Embora o Plano Diretor tenha passado por revisão em dezembro de 2014, essas duas determinações foram mantidas e valem até hoje. Com isso, a proibição continuaria aplicável.
Frustados com a Prefeitura, moradores acionam Justiça
Luis Guariglia informa já ter se reunido, junto com vários outros moradores, com representantes da Secretaria de Planejamento e Desenvolvimento Urbano (Seplan), para apresentar as possíveis irregularidades na autorização para construção do condomínio. Contudo, nada teria adiantado. Inclusive, ele diz ter recebido uma resposta desmotivadora logo no primeiro encontro. “A engenheira virou para nós e falou: ‘Ah, mas esse artigo (25) não é levado em conta quando nós temos um processo assim. (...) Isso é um procedimento padrão’”, afirmou. “Nós temos fundamento na lei, só que, simplesmente, a Seplan fez uma interpretação própria da lei”. A farmacêutica Cristiane Ferreira do Vale, de 49 anos, também estava na reunião e confirma ter sido esse o argumento da profissional.
Sem ajuda da Prefeitura, os moradores entraram, em outubro de 2022, com uma ação na Justiça na qual pedem a revogação do alvará. Desde então, aguardam um parecer.

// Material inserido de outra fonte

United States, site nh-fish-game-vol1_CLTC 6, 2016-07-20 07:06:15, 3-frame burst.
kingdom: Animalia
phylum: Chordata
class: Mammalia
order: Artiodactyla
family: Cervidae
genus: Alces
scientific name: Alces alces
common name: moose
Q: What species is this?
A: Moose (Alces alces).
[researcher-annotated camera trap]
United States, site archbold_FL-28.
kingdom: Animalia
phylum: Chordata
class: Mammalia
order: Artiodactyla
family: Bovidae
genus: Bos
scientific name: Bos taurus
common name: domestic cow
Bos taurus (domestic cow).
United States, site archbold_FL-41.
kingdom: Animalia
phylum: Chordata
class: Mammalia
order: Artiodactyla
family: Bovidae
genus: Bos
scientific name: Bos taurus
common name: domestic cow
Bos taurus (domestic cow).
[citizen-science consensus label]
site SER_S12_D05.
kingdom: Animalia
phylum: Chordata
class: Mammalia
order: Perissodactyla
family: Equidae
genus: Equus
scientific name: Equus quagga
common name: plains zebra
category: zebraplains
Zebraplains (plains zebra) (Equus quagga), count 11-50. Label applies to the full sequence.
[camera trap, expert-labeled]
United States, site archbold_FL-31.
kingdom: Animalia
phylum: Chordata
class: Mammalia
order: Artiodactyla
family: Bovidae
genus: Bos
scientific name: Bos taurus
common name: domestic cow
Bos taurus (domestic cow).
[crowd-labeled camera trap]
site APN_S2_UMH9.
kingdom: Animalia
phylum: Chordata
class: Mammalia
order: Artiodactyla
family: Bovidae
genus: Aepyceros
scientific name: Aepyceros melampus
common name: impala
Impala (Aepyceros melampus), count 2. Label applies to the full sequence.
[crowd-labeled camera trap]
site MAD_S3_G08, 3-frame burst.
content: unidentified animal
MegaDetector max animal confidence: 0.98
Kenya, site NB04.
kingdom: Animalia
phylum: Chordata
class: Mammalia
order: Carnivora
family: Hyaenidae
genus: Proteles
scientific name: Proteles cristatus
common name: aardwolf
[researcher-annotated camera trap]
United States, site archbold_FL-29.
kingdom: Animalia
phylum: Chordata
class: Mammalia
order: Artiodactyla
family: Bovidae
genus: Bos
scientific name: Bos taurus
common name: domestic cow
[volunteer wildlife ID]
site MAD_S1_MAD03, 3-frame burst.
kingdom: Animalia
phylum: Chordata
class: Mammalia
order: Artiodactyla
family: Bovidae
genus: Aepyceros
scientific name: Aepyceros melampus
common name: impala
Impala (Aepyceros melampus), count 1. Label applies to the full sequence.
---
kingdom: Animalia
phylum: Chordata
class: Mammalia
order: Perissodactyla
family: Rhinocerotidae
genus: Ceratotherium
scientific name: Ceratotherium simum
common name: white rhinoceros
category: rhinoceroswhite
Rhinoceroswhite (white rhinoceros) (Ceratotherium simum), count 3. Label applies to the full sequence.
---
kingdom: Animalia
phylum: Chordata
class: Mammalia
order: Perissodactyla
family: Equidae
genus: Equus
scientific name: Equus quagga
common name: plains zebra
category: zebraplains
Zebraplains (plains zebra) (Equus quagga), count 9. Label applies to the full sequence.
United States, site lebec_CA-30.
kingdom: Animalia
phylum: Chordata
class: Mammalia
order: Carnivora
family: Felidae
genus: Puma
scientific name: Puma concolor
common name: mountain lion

Eles depositam todas as suas expectativas na eficiência da apresentação do documento, com mais de 1.100 páginas. “A esperança dos moradores do Jardim Pagliato é que o Poder Judiciário reverta essa situação”, diz o aposentado Carlos Augusto Marinho Martins, de 61 anos, outro morador.
O Tribunal de Justiça do Estado de São Paulo (TJ-SP) intimou os advogados dos moradores a se manifestar, em até 15 dias, contando a partir de 9 de maio, sobre o teor da ação perante a Justiça. O prazo termina hoje (23).
O escritório de advocacia que representa os moradores enfatiza que a Prefeitura concedeu um alvará permitindo a construção de três torres de apartamentos em uma área de ZR1 (Zona Residencial 1), localizada em frente à rua João Wagner Wey, que é um Corredor de Comércio e Serviços (CCS1). Segundo o Plano Diretor, quando uma CCS1 margeia uma área de ZR1, os critérios construtivos aplicáveis devem ser os da ZR1, e não os da CCS1.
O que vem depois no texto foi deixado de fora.